* SOURCE EXTRACT:
4. The OP contested the case and filed written objections on 09-01-2020. In the said written objection the OP denied all the averments of the aggrieved person including marriage. He stated that he had cordial relations with the aggrieved person who only proposed for a marriage with the OP who refused the same as he belongs to tribal religion and ultimately OP married the said Kanchan Mala Hansda. The aggrieved person kidnapped the OP and forcibly created some documents against his will and to this effect the OP has lodged a complaint before PS: Shibpur on 04-07-2013 & 06-07-2013. According to the OP the said petition of the aggrieved person U/S.12 of the Act being misconceived is liable to be dismissed.

5. The Ld. Court below on 18-02-2021 has disposed the case on compromise between the parties in terms of the compromise petition dated 04-03-2020 which is treated as part of the order.

Point for determination:

I. Whether there is any illegality, irregularity or error in the said assailed order of the Ld. Lower Court to interfere with ?

* DATA SEGMENT:
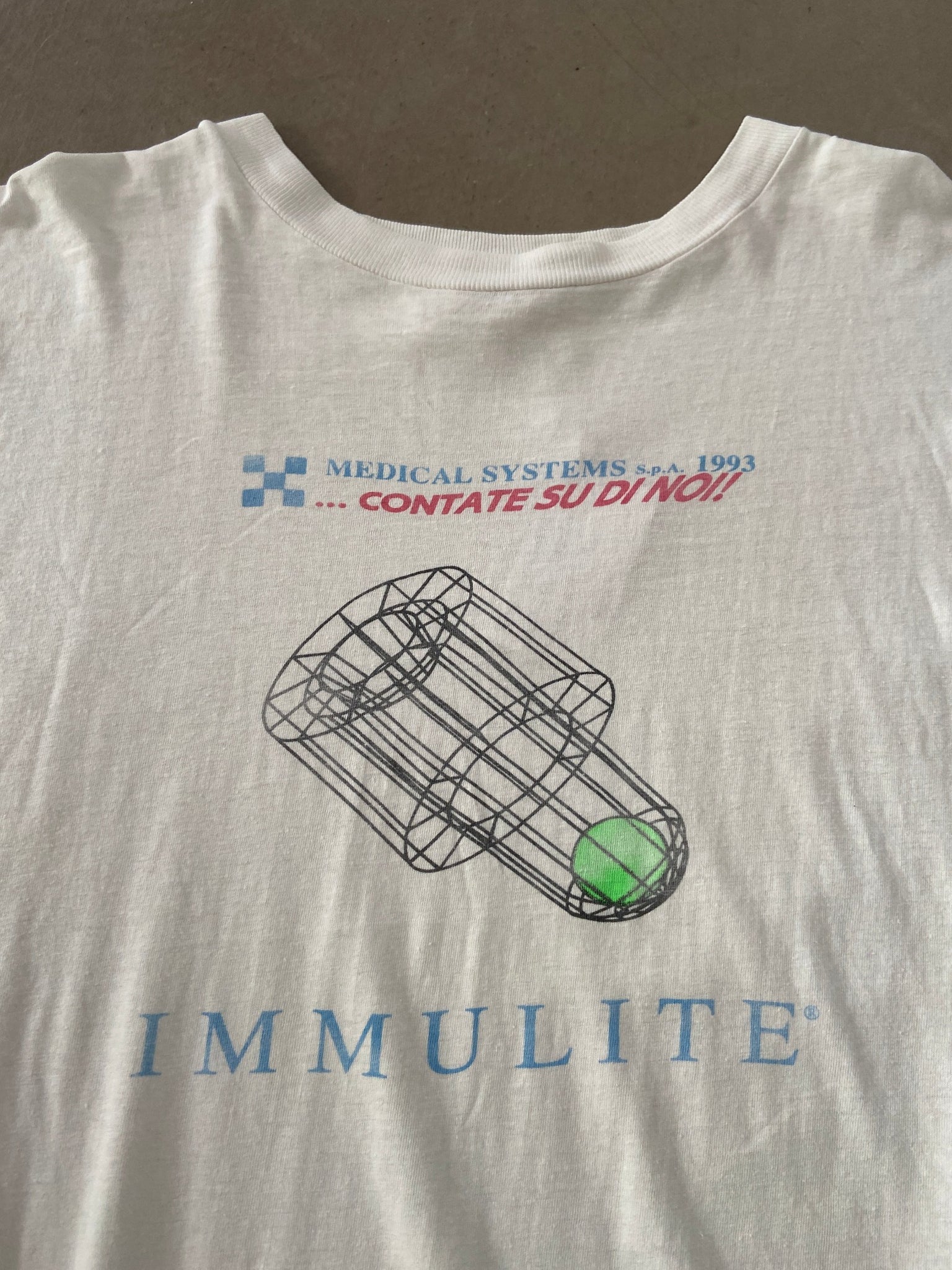 1993 Immulite Medical Systems T-shirt - L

* AIM OF THE TASK:
Reproduce the court order excerpt in full, word for word.

* EXERCISE OUTPUT:
4. The OP contested the case and filed written objections on 09-01-2020. In the said written objection the OP denied all the averments of the aggrieved person including marriage. He stated that he had cordial relations with the aggrieved person who only proposed for a marriage with the OP who refused the same as he belongs to tribal religion and ultimately OP married the said Kanchan Mala Hansda. The aggrieved person kidnapped the OP and forcibly created some documents against his will and to this effect the OP has lodged a complaint before PS: Shibpur on 04-07-2013 & 06-07-2013. According to the OP the said petition of the aggrieved person U/S.12 of the Act being misconceived is liable to be dismissed.

5. The Ld. Court below on 18-02-2021 has disposed the case on compromise between the parties in terms of the compromise petition dated 04-03-2020 which is treated as part of the order.

Point for determination:

I. Whether there is any illegality, irregularity or error in the said assailed order of the Ld. Lower Court to interfere with ?